Batman i Robin zostają wezwani Bat-sygnałem na dach komisariatu policji. Policjant przedstawia bohaterom Deana Chalmersa, rektora państwowego uniwersytetu. Chalmers informuje Mrocznego Rycerza, że na uczelni rozpoczynają się zajęcia z kryminologii i chciałby, by Batman został tam gościnnym instruktorem.
Następnego ranka, Batman pojawia się na uniwersytecie, gdzie wszyscy są podekscytowani wizytą bohatera. Nietoperz, by poznać lepiej studentów, rozmawia z każdym z nich na temat tego, dlaczego podjęli się kursu. Tego samego dnia, Batman przedstawia studentom podstawową wiedzę na temat badania dowodów zbrodni, zaznaczając, że najważniejszą rzeczą jest obserwacja i dedukcja.
Miesiąc później, Batman informuje studentów, że nadszedł czas, by rozwiązać prawdziwą sprawę, której sam nie rozwiązał do dziś - sprawa tajemniczego złodzieja o pseudonimie Red Hood. Złodziej pojawił się 10 lat temu i był uważany za wymyśloną historyjkę, ze względu na hełm , który w całości pokrywał twarz bohatera i nie było możliwe, by ten mógł widzieć cokolwiek. Pewnego dnia Batman spotkał się z Red Hoodem w Monarch Playing Card Co., jednak ten zdołał uciec i wpadł do kadzi z chemikaliami. Batman prosi o pomoc studentów w rozwiązaniu sprawy - czy Red Hood zginął, czy też wciąż żyje?
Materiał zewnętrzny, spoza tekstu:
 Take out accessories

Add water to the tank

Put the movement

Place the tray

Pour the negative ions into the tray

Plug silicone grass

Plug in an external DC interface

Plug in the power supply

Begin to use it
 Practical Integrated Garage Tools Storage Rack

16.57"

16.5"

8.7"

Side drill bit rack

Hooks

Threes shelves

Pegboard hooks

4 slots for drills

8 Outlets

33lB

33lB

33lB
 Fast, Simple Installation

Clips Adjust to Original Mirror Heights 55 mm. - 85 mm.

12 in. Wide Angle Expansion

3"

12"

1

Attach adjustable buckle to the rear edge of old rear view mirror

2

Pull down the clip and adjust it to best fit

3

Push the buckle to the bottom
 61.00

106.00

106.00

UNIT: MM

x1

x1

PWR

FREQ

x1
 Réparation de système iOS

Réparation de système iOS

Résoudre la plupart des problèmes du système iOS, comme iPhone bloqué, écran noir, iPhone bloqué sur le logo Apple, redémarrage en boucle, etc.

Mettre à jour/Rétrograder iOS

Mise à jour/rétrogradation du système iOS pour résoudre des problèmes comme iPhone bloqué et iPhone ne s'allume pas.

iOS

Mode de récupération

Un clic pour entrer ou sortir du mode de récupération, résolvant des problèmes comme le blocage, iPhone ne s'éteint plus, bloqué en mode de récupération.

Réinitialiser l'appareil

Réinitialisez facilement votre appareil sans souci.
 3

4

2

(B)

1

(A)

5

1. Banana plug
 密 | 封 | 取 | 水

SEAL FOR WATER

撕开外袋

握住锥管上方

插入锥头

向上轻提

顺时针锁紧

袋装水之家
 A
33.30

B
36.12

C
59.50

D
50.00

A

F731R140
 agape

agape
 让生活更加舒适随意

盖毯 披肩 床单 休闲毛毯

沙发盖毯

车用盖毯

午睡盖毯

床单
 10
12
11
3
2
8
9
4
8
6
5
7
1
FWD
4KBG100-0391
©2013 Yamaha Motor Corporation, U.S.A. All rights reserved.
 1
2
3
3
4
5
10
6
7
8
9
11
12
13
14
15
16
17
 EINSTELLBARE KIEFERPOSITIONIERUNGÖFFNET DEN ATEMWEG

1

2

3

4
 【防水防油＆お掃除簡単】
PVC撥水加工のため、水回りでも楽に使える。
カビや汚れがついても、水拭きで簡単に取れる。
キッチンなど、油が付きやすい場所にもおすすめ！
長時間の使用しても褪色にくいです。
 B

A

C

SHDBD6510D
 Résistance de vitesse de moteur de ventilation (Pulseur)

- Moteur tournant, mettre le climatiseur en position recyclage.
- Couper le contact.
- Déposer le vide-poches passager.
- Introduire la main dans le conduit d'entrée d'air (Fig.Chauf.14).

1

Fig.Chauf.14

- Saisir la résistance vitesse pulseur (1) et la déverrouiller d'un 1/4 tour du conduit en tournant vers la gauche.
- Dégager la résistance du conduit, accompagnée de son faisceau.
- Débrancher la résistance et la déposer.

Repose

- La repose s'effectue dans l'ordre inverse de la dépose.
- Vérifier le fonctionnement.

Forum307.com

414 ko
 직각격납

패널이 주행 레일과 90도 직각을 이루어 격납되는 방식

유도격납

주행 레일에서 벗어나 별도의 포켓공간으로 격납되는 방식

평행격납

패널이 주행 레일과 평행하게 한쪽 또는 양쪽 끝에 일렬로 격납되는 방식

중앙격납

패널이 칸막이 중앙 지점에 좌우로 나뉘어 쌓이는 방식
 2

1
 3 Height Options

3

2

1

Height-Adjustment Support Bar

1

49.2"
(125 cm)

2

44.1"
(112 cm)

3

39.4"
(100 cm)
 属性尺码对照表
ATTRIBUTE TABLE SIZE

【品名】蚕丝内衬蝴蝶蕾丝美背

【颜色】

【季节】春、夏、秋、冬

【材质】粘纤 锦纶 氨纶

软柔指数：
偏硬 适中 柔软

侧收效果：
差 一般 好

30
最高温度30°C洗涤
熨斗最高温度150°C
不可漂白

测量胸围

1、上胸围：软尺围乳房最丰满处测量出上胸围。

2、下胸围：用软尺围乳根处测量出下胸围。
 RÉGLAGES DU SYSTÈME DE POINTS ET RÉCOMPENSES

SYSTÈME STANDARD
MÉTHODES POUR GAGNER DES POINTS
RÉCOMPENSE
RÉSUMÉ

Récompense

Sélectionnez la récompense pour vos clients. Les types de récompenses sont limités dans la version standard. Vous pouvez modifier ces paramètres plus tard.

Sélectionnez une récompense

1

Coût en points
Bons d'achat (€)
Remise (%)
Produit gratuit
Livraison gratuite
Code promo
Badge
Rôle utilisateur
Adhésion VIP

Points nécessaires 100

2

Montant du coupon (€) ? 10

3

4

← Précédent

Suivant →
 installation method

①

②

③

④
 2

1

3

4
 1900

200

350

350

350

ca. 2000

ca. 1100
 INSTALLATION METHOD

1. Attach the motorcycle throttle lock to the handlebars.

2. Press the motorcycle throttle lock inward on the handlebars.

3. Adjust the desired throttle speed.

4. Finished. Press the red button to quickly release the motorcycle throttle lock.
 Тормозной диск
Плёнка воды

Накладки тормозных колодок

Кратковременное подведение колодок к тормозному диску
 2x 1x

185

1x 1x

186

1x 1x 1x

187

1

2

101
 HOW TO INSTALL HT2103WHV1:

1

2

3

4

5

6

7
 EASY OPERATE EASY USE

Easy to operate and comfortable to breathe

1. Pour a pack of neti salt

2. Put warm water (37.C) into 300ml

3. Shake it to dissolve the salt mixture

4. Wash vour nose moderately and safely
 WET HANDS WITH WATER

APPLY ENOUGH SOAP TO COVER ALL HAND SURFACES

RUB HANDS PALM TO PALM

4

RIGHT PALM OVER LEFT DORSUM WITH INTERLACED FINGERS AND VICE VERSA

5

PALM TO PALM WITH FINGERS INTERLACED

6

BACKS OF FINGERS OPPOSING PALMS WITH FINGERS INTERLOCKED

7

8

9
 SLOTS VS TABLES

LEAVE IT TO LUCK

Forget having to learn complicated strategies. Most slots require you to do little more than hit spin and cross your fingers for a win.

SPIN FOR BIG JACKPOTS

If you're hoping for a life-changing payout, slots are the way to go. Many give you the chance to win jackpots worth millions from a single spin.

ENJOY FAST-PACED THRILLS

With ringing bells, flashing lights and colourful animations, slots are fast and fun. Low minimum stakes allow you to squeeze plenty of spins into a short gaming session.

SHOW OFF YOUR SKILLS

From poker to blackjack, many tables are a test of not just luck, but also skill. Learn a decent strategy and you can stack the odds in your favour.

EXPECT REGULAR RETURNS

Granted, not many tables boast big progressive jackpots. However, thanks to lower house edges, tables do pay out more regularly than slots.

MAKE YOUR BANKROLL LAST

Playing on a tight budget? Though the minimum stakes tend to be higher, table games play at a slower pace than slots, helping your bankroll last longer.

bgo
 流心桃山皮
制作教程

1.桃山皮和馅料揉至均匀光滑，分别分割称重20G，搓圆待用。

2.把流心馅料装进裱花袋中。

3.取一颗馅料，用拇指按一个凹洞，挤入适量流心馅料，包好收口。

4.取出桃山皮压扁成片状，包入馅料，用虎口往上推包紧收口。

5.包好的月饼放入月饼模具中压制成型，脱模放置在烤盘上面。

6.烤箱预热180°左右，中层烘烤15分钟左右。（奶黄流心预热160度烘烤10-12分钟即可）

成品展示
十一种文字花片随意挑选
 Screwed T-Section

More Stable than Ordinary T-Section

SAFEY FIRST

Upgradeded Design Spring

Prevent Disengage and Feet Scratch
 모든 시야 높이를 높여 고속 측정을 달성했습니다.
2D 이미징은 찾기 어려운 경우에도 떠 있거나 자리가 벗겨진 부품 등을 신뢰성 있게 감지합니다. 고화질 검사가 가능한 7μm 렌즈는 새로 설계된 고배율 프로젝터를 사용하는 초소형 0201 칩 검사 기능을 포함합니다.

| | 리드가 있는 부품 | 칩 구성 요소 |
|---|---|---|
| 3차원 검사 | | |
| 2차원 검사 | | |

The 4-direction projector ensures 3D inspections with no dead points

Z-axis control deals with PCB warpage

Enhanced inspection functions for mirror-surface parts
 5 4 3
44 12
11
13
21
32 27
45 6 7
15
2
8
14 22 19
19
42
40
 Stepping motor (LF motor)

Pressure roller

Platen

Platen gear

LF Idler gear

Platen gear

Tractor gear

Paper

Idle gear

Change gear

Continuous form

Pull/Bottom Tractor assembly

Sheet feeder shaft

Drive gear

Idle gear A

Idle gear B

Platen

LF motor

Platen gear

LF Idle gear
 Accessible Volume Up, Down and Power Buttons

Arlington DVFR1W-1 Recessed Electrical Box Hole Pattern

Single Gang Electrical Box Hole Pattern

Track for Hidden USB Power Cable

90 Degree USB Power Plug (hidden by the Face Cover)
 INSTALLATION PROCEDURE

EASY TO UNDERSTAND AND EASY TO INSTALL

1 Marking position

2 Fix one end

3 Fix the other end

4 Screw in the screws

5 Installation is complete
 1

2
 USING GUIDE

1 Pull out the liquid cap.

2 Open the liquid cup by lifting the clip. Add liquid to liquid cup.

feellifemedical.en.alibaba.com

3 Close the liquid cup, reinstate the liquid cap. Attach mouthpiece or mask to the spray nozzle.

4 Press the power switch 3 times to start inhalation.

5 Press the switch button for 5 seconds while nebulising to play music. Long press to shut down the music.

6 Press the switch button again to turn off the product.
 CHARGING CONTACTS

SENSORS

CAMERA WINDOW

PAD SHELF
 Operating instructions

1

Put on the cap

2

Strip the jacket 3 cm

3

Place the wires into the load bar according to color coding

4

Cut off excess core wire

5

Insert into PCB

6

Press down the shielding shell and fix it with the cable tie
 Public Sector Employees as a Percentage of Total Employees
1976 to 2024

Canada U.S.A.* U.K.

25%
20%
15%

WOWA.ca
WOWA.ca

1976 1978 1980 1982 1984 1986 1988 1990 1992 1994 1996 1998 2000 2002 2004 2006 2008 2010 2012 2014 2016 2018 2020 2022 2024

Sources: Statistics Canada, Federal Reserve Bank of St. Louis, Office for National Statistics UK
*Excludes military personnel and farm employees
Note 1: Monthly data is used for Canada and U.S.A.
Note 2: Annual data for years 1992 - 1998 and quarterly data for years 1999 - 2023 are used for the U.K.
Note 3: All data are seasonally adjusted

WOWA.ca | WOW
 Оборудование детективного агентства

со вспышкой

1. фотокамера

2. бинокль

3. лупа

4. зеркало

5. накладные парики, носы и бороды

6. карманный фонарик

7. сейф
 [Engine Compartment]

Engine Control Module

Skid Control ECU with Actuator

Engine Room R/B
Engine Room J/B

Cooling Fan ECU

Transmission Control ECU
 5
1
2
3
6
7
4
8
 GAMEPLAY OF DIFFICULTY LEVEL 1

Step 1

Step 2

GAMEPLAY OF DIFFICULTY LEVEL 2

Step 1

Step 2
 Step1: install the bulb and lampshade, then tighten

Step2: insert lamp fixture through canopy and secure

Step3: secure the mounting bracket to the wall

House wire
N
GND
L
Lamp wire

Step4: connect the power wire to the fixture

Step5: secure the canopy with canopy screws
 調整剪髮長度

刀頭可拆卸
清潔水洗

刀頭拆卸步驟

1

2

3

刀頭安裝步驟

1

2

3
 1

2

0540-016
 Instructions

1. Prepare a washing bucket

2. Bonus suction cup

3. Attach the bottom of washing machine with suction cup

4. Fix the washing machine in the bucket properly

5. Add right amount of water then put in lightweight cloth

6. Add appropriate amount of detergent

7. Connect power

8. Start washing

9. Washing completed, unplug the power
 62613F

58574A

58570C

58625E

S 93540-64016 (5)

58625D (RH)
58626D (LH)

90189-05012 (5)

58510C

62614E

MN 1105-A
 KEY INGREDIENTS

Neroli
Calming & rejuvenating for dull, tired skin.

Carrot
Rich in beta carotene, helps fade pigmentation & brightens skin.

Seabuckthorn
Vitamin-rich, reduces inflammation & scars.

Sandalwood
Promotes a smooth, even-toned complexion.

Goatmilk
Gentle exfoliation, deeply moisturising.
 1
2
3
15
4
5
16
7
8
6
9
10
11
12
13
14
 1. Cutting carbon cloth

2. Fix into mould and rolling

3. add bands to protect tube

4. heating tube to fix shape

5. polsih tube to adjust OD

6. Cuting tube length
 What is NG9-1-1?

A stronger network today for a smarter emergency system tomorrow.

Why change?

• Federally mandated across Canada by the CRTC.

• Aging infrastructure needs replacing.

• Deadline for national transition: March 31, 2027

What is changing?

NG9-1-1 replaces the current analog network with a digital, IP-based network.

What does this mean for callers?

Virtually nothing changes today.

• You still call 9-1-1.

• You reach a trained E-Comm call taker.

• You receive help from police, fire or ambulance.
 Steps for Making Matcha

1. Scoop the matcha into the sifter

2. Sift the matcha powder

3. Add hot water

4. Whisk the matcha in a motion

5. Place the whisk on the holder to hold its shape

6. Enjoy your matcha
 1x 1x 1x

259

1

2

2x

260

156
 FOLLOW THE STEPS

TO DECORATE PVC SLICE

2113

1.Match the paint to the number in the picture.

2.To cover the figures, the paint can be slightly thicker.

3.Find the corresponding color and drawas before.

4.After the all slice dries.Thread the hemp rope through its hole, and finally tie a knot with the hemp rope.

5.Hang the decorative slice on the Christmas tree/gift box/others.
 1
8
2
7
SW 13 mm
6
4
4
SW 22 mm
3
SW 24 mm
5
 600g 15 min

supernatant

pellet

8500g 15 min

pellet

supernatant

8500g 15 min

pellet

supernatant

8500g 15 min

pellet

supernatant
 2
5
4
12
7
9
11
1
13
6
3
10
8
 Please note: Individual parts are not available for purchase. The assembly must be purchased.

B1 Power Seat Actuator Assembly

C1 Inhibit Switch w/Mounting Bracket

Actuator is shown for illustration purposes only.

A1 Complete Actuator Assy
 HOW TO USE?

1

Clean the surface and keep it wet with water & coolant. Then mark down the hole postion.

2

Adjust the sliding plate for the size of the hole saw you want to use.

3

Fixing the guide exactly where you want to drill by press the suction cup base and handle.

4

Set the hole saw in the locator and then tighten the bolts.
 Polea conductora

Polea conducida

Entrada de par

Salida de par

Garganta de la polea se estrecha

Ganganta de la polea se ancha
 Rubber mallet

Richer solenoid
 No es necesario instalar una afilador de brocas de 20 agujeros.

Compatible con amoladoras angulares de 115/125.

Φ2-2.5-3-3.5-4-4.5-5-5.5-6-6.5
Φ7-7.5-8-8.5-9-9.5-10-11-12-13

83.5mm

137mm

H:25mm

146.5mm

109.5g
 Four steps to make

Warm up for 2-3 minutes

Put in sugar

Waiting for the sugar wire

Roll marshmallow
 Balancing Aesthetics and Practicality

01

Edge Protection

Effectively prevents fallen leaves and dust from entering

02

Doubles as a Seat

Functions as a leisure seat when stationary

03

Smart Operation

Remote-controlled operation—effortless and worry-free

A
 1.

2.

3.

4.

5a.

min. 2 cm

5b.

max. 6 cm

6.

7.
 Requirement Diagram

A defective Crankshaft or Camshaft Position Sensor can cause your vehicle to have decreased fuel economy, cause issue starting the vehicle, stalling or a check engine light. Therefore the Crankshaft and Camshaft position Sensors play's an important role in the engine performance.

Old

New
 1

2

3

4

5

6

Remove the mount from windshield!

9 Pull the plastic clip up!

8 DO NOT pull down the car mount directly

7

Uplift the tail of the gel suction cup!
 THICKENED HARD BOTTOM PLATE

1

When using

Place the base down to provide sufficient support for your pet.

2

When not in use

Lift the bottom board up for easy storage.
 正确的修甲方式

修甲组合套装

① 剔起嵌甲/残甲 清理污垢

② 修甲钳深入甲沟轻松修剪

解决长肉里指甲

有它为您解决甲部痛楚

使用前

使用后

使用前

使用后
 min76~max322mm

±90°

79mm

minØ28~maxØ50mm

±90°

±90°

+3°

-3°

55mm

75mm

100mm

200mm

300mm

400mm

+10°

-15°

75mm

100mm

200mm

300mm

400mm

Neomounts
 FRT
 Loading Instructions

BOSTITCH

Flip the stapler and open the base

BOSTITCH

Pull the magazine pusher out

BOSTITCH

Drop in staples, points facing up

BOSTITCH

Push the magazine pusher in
Następnego dnia studenci z zadowoleniem przeglądają pierwszą stronę gazety, gdzie znajduje się informacja o ich inicjatywie odnalezienia Red Hooda. Dwóch utalentowanych chłopców próbuje rozwiązać zagadkę hełmu złodzieja oraz podliczają, że suma pieniędzy, którą ukradł wynosiła 1,000,000 dolarów. W tym samym czasie, na uniwersytecie pojawia się... sam Red Hood! Znajduje go strażnik, który włącza alarm, gdy ten zostaje pobity. Batman i Robin udają się w pogoń za przestępcą, jednak Dick łamie palec po próbie zadania ciosu przestępcy. Red Hood ucieka do hali fizycznej, gdzie próbuje go dogonić Batman. Nietoperz gubi ślad w pomieszczeniu, gdzie dalsza droga grozi śmiercią ze względu na toksyczny gaz. Mroczny Rycerz odnajduje jednak kapelusz, który wypadł przestępcy podczas ucieczki.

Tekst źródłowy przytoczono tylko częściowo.